■ **TASK REQUIREMENTS**: Everything from the line containing "How far from" down to the last line of the entries below must be transcribed exactly, and nothing else.

■ **Part of a data file**:
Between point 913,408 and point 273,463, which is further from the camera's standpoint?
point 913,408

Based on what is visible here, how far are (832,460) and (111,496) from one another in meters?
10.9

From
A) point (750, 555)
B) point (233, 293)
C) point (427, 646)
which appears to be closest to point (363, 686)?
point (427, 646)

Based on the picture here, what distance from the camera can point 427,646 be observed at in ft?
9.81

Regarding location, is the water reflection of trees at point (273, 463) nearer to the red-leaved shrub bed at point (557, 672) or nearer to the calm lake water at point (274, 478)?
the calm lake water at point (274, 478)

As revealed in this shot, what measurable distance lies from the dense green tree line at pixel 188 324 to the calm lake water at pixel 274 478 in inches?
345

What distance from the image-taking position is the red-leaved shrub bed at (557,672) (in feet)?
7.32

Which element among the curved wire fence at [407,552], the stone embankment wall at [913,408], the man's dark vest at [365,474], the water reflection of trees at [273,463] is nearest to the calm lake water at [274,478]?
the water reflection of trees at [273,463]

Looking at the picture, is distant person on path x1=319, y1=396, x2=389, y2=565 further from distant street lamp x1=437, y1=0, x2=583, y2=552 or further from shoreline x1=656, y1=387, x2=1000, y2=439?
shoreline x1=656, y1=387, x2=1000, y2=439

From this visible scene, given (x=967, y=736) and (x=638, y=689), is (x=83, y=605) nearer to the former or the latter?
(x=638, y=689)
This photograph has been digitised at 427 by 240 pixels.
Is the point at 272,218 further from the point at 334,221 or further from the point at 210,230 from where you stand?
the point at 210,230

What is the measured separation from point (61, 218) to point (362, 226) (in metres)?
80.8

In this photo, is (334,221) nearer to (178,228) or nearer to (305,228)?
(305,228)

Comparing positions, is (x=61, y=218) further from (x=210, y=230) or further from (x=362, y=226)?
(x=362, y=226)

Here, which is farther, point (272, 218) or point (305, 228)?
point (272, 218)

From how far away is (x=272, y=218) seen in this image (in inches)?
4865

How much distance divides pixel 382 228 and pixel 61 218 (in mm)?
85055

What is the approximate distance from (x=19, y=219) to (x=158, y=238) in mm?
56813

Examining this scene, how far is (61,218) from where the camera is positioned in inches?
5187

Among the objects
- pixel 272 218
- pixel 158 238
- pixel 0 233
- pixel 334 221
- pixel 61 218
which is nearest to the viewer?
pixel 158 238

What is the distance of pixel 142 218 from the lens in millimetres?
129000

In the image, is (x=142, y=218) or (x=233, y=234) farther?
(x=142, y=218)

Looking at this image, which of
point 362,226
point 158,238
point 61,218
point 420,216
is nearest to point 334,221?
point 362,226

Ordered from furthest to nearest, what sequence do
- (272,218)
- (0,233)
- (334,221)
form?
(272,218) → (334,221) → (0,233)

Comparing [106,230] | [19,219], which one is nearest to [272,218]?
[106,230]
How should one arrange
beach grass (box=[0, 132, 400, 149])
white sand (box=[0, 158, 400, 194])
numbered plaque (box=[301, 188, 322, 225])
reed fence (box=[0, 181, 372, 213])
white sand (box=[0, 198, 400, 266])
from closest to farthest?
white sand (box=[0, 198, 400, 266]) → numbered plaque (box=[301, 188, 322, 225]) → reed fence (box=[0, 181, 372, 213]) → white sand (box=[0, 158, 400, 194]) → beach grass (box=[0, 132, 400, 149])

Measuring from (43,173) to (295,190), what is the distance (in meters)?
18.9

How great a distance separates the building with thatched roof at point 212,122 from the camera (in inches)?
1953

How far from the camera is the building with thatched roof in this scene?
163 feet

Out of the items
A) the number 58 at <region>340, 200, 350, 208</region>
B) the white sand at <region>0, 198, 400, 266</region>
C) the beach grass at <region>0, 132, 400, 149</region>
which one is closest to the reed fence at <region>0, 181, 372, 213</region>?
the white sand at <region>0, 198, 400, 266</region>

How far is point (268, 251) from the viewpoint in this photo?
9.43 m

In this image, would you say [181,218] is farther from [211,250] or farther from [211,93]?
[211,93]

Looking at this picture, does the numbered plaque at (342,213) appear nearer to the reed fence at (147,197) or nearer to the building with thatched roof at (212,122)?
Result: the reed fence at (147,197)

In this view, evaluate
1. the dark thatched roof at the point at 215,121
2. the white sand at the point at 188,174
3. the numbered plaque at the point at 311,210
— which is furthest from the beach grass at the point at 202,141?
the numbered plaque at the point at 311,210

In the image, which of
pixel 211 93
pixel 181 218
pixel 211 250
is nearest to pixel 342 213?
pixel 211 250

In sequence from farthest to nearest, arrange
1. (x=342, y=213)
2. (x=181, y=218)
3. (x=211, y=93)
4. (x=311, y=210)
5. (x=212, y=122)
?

■ **RESULT**:
How far from the camera is the building with thatched roof in this scene?
163 feet

Out of the items
A) the number 58 at <region>340, 200, 350, 208</region>
B) the white sand at <region>0, 198, 400, 266</region>
C) the beach grass at <region>0, 132, 400, 149</region>
which one is closest to the reed fence at <region>0, 181, 372, 213</region>?
the white sand at <region>0, 198, 400, 266</region>

How far is point (268, 251) from the viewpoint in this photo?
9.43 m

In this image, would you say [181,218] is farther from [211,250] or farther from [211,93]?
[211,93]

Looking at this picture, does the numbered plaque at (342,213) appear nearer to the reed fence at (147,197) or nearer to the building with thatched roof at (212,122)?
Result: the reed fence at (147,197)

In this view, evaluate
1. the dark thatched roof at the point at 215,121
2. the white sand at the point at 188,174
3. the numbered plaque at the point at 311,210
— which is furthest from the beach grass at the point at 202,141?
the numbered plaque at the point at 311,210

In the image, which of
pixel 211 93
pixel 181 218
pixel 211 250
is nearest to pixel 342 213?
pixel 211 250

In sequence from farthest to nearest, arrange
1. (x=342, y=213)
2. (x=181, y=218)
3. (x=211, y=93)
4. (x=311, y=210)
5. (x=212, y=122)
?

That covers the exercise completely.